● **Trecho**:

□ □ □ □ □

Mais do que contos ou filmes, essas histórias são sábios conselhos. Os autores sabiam das coisas que poderiam trazer a ruína à sociedade, e tentavam nos alertar sobre o que aconteceria se deixássemos tudo correr do jeito que estava indo. Bem, aqui estamos nós, no fim da primeira década do século XXI, tão temido por todos os intelectuais e não-intelectuais do passado, e a pergunta é: Por que ninguém deu ouvidos a eles? Nossa situação atual é igual – e quiçá pior – às distopias imaginadas por George Orwell, HG Wells, Fritz Lang, Steven Lisberger e Julio Verne – e por quê não? George Miller, George Lucas, Ridley Scott e Steven Spielberg. Para a maioria das pessoas, esse ponto de vista soa como um exagero, mas façam as contas.

Nos filmes de ficção há o costume de pintar casas, carros, roupas e até a comida de branco, para sugerir um mundo neutro e sem emoções. Olhem ao seu redor quando estiverem nas ruas. Quais são as cores de carro predominantes hoje em dia? Azul calcinha? Amarelo queimado? Onde quer que olhemos, 90% dos carros são ou pretos ou cinzas-prata. E olha que não é por falta de opções. Numa voltinha no centro da cidade, comecem a reparar nas cores que dominam as paisagens verticais. O mundo tem ficado cada vez mais cinza. Sem cor, tedioso, claustrofóbico. Exatamente como Scott previu em Blade Runner.

□ □ □ □ □

● **Dados fornecidos**:

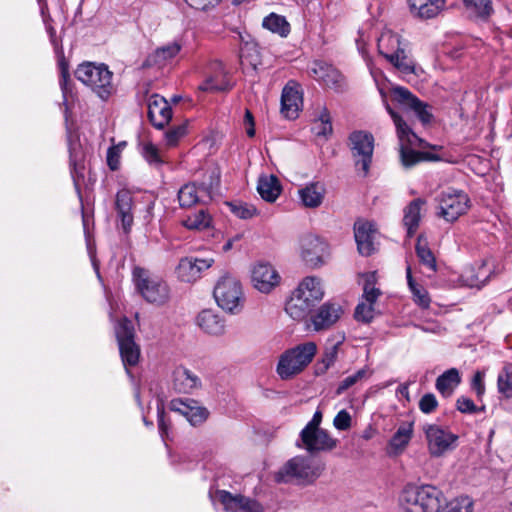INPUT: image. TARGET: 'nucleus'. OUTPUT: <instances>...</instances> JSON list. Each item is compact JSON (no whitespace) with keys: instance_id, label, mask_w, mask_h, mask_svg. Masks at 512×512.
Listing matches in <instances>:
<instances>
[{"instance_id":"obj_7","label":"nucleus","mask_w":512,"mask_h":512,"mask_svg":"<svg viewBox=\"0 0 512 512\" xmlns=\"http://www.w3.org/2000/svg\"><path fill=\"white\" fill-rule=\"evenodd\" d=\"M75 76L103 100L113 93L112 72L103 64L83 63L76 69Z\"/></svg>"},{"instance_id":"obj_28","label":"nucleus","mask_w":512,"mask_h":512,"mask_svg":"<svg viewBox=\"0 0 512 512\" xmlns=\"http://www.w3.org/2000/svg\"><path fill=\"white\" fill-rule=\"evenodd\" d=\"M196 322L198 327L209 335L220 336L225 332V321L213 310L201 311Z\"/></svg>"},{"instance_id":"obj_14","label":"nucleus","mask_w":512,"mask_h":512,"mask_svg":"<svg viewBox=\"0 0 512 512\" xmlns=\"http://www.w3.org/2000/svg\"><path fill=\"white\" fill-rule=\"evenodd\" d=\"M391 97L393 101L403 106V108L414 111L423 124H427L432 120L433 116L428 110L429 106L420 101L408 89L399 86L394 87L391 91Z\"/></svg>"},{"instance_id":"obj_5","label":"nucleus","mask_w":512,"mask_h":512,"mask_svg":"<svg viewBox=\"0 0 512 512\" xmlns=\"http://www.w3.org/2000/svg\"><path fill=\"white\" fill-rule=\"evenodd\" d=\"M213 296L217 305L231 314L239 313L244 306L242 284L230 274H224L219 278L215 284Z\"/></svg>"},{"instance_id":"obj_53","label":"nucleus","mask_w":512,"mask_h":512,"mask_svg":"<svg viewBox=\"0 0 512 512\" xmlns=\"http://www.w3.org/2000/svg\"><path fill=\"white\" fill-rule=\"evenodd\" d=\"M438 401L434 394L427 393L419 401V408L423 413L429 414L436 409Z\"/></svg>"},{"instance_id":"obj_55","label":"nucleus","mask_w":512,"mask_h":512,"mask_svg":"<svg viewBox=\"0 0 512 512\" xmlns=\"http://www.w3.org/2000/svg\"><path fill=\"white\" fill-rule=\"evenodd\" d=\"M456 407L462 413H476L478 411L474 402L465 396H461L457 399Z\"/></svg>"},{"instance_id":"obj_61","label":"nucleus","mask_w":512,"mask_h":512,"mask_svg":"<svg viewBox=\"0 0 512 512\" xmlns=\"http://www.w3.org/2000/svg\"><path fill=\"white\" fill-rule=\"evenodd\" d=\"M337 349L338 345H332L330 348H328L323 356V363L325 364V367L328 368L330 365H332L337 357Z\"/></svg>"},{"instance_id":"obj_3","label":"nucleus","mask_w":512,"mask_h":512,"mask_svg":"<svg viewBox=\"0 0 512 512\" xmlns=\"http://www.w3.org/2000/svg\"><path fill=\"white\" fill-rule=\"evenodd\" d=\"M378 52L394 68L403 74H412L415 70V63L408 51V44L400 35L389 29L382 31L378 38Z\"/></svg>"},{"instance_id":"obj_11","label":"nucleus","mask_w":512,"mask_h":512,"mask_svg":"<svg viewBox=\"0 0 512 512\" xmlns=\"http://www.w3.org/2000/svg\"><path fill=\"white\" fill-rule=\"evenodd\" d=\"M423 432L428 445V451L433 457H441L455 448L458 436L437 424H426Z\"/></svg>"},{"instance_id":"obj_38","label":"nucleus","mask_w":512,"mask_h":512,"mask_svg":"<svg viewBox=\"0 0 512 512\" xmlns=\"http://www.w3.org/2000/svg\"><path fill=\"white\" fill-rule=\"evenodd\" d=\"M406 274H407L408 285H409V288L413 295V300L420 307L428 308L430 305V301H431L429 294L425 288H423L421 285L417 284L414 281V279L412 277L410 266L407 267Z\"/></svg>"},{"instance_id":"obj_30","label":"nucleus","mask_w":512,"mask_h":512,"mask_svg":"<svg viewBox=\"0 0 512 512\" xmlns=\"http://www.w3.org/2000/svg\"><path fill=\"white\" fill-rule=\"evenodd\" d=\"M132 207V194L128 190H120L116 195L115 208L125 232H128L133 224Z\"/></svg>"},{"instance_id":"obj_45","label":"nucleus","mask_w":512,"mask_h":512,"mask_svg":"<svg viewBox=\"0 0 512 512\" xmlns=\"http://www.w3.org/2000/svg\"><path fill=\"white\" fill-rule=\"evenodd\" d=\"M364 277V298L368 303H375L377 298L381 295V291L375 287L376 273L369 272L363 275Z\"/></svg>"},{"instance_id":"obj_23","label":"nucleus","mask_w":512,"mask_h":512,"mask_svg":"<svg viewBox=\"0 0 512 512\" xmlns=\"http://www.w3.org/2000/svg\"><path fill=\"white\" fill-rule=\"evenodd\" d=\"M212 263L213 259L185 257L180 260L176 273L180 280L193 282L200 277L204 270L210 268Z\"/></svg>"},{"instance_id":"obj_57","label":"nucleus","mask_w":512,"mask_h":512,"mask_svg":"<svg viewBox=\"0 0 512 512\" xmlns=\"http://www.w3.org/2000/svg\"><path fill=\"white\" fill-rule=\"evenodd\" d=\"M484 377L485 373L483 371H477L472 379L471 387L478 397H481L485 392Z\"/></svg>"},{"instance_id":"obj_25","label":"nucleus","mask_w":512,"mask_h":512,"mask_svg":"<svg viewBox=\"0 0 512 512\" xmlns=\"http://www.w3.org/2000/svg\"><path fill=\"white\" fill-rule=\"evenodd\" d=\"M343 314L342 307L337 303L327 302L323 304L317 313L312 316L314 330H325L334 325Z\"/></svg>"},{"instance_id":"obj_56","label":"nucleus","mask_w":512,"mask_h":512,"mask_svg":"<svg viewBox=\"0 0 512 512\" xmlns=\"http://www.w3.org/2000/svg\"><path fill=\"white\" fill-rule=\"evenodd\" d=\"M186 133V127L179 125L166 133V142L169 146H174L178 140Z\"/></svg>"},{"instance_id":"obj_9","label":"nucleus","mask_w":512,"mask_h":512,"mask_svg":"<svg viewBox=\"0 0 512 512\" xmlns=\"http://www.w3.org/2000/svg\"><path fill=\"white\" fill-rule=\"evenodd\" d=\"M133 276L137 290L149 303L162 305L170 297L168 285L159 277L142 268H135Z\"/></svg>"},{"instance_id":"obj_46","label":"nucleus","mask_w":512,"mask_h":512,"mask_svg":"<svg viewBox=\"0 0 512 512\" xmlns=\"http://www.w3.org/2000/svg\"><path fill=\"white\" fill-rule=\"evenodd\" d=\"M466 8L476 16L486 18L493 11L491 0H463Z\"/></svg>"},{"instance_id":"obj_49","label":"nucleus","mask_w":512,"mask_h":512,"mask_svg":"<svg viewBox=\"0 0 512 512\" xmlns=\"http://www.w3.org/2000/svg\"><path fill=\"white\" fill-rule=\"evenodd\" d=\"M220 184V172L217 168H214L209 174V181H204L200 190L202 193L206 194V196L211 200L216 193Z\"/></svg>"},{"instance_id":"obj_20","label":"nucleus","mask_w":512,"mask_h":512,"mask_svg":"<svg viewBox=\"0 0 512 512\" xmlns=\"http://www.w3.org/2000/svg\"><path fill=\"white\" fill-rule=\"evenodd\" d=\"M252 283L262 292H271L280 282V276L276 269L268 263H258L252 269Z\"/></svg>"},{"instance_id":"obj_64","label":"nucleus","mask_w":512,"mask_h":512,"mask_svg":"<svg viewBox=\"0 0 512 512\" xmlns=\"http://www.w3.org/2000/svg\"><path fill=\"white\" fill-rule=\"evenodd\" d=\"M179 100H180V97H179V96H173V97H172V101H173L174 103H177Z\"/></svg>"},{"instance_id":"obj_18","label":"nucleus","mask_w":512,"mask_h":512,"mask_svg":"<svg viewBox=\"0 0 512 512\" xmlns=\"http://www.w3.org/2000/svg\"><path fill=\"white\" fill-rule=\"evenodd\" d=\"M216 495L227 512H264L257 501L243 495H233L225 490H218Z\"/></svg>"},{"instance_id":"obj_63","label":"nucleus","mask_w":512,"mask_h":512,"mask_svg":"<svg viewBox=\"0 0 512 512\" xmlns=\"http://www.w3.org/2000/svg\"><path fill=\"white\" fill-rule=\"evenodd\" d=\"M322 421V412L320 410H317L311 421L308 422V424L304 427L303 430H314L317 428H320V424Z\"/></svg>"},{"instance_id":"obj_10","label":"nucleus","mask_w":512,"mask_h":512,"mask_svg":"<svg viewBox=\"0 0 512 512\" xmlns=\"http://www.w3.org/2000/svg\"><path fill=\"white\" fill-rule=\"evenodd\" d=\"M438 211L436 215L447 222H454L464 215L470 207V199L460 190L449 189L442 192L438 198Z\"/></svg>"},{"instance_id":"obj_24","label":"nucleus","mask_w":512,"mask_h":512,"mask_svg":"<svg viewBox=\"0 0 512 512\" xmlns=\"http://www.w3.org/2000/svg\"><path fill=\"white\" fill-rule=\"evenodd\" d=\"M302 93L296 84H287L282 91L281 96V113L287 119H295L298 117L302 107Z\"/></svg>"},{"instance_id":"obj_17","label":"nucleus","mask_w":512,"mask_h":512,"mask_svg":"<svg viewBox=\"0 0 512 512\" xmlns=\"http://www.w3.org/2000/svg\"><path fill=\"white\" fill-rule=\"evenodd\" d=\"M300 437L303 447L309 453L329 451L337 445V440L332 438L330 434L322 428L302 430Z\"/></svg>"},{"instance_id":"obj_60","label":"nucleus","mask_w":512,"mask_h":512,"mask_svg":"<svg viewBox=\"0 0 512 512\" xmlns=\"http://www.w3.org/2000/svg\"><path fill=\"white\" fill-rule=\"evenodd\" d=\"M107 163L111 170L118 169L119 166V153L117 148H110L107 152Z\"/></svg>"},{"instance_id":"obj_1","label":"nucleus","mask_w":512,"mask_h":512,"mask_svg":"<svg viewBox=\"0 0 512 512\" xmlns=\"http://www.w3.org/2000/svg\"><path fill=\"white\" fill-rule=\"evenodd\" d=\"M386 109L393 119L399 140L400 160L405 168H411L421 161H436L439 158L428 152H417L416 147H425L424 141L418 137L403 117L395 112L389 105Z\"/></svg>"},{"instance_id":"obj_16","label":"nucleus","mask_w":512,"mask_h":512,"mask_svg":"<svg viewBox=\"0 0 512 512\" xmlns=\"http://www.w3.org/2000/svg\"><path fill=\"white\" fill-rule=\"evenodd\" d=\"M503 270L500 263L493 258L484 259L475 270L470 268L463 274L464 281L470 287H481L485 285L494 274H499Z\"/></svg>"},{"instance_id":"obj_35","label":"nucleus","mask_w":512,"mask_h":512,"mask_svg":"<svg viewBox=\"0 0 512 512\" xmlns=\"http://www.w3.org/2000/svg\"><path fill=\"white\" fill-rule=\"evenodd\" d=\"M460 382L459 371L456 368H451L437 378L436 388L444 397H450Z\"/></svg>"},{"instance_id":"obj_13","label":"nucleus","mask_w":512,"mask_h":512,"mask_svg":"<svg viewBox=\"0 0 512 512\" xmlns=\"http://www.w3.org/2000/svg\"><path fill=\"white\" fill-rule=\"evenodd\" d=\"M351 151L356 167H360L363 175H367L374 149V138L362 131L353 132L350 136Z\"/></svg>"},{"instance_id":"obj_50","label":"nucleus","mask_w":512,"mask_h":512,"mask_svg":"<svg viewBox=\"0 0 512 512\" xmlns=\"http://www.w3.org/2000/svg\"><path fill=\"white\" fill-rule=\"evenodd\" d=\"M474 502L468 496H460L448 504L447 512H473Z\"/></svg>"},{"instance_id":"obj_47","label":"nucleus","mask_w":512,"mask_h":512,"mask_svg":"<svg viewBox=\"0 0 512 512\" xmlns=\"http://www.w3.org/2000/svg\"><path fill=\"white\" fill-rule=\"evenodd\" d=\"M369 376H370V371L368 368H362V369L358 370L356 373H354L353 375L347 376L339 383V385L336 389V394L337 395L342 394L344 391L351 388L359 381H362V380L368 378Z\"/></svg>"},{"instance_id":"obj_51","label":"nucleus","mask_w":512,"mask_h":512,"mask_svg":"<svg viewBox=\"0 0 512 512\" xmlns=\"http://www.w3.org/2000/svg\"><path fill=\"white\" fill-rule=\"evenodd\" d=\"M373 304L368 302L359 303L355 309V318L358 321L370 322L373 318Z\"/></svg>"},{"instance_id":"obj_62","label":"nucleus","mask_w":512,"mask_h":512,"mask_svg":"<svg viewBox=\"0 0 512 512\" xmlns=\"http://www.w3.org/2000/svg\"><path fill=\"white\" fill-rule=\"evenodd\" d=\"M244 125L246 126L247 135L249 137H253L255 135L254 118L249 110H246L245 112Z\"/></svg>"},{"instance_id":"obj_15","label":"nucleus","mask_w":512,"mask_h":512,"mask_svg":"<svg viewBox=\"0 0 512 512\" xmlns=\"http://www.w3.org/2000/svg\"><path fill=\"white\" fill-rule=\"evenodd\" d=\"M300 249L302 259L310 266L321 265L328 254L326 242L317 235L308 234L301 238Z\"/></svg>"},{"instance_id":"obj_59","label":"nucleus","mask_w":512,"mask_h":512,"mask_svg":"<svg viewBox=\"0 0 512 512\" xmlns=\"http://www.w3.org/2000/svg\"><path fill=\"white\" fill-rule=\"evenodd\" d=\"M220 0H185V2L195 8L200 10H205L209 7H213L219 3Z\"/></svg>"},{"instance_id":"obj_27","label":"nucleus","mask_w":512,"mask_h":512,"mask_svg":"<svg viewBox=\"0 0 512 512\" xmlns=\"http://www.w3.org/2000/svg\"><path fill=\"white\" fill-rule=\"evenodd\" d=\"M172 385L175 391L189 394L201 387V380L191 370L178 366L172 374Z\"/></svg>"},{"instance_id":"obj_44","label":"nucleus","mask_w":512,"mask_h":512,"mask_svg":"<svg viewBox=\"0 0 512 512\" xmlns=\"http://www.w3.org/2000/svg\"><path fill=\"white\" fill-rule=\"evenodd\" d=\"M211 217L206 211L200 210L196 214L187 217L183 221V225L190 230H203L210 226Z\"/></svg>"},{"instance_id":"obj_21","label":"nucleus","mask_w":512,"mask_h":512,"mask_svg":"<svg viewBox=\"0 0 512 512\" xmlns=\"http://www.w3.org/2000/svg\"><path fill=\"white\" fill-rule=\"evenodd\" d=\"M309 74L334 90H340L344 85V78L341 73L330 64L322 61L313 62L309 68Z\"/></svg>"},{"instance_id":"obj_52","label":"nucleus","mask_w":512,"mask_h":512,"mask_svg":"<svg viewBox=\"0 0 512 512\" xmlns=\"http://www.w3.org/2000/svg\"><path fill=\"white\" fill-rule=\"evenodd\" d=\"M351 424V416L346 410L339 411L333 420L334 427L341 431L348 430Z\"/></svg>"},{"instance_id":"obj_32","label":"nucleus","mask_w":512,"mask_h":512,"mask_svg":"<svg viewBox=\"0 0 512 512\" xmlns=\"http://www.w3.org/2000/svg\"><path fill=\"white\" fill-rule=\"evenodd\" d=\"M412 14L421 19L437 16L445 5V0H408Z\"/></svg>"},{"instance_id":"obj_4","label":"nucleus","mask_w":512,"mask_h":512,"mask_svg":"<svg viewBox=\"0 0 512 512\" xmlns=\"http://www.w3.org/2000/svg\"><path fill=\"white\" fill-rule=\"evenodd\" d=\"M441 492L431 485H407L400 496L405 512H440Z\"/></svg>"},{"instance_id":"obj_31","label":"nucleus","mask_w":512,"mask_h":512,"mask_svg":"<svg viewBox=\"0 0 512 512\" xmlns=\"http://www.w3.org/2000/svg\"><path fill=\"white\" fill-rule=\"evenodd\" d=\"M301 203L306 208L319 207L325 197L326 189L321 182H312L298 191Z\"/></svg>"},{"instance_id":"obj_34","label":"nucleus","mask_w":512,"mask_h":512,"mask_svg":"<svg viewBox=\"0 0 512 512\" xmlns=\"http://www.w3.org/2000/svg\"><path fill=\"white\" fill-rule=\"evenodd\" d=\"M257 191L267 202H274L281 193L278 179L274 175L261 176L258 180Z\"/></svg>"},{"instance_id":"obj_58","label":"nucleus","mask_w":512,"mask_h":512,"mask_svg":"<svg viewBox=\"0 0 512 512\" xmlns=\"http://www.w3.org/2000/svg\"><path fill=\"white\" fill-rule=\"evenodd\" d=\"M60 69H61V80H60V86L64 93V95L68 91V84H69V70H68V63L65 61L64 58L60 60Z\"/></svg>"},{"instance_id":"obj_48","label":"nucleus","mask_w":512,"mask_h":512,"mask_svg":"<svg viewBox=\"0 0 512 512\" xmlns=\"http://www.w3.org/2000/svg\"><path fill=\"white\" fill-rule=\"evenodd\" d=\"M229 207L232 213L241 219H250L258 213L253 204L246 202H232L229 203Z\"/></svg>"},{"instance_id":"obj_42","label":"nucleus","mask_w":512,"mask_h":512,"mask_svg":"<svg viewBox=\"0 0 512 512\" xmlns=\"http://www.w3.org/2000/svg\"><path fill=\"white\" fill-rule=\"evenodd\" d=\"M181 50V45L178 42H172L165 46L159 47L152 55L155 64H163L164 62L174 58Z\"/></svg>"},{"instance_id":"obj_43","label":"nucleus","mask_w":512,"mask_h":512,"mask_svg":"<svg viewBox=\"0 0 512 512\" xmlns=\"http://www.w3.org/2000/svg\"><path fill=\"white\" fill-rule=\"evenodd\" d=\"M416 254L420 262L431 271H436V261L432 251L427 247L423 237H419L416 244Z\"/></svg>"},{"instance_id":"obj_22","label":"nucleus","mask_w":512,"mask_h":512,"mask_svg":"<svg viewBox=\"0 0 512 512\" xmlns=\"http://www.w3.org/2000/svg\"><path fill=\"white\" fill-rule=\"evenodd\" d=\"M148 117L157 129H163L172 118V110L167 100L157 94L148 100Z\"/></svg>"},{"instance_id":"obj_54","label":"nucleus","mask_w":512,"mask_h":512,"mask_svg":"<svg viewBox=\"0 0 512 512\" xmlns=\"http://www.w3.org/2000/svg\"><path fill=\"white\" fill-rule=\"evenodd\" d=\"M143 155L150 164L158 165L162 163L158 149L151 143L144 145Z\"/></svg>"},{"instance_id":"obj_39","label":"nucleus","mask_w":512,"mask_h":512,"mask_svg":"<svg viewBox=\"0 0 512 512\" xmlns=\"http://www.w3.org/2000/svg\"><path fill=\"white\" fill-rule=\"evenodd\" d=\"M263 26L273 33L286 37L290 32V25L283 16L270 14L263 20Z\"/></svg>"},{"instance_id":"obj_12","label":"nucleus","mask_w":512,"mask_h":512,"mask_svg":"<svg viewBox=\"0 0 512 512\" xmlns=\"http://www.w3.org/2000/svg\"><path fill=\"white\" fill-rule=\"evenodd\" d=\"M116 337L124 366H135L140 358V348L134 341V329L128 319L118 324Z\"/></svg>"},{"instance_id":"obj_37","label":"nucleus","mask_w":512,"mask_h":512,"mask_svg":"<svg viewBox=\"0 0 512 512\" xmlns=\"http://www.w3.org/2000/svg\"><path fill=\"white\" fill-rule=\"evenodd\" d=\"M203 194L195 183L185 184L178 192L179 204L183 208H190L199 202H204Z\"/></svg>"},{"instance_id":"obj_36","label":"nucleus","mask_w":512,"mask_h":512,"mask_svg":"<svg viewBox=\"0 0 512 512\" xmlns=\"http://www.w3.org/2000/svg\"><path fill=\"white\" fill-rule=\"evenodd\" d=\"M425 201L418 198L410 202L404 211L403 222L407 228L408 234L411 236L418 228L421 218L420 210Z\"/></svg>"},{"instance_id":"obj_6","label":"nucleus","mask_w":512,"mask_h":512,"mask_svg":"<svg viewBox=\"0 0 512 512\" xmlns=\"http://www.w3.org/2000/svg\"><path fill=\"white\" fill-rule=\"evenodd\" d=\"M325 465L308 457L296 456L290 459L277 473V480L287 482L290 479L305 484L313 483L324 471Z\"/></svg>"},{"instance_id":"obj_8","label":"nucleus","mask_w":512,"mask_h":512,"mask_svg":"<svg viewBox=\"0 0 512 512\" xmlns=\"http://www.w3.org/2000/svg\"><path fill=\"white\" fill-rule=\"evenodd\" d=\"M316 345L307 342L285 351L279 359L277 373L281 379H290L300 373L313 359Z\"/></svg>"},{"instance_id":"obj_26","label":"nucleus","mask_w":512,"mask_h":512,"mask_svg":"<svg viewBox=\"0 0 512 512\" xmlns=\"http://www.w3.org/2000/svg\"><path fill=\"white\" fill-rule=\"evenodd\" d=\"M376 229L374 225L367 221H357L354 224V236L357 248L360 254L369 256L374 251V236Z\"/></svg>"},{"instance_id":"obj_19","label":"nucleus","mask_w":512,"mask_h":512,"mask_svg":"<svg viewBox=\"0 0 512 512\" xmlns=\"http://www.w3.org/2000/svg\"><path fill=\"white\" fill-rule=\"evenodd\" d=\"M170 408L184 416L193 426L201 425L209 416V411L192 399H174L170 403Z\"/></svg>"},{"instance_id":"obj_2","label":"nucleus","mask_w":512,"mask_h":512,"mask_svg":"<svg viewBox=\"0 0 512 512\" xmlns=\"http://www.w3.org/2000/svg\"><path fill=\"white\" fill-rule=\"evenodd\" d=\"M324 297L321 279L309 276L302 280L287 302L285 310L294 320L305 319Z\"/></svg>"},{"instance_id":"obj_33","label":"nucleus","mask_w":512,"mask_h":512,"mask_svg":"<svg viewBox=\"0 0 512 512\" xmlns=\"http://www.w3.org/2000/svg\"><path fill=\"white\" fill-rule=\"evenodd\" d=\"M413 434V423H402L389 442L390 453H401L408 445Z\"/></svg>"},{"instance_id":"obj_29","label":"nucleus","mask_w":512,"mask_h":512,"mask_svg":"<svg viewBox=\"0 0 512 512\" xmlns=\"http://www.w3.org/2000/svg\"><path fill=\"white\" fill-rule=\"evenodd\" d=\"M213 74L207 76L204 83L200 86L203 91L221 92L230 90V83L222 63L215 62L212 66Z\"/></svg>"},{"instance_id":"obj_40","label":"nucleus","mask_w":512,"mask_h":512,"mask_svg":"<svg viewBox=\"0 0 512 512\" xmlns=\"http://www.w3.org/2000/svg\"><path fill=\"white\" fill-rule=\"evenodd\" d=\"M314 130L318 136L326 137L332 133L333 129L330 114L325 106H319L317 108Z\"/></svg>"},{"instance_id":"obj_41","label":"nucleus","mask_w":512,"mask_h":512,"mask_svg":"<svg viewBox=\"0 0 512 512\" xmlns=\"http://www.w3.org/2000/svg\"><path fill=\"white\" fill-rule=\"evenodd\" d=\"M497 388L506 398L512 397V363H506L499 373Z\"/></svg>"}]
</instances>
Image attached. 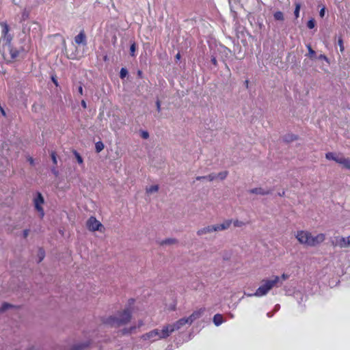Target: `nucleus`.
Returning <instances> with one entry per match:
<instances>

□ □ □ □ □

● **Objetivo**: Reproduza, sem nenhuma alteração, a parte do trecho sobre distopias que começa em "Mais do que" e vai até "façam as contas.", incluindo essas palavras.

● **Resultado da tarefa**:
Mais do que contos ou filmes, essas histórias são sábios conselhos. Os autores sabiam das coisas que poderiam trazer a ruína à sociedade, e tentavam nos alertar sobre o que aconteceria se deixássemos tudo correr do jeito que estava indo. Bem, aqui estamos nós, no fim da primeira década do século XXI, tão temido por todos os intelectuais e não-intelectuais do passado, e a pergunta é: Por que ninguém deu ouvidos a eles? Nossa situação atual é igual – e quiçá pior – às distopias imaginadas por George Orwell, HG Wells, Fritz Lang, Steven Lisberger e Julio Verne – e por quê não? George Miller, George Lucas, Ridley Scott e Steven Spielberg. Para a maioria das pessoas, esse ponto de vista soa como um exagero, mas façam as contas.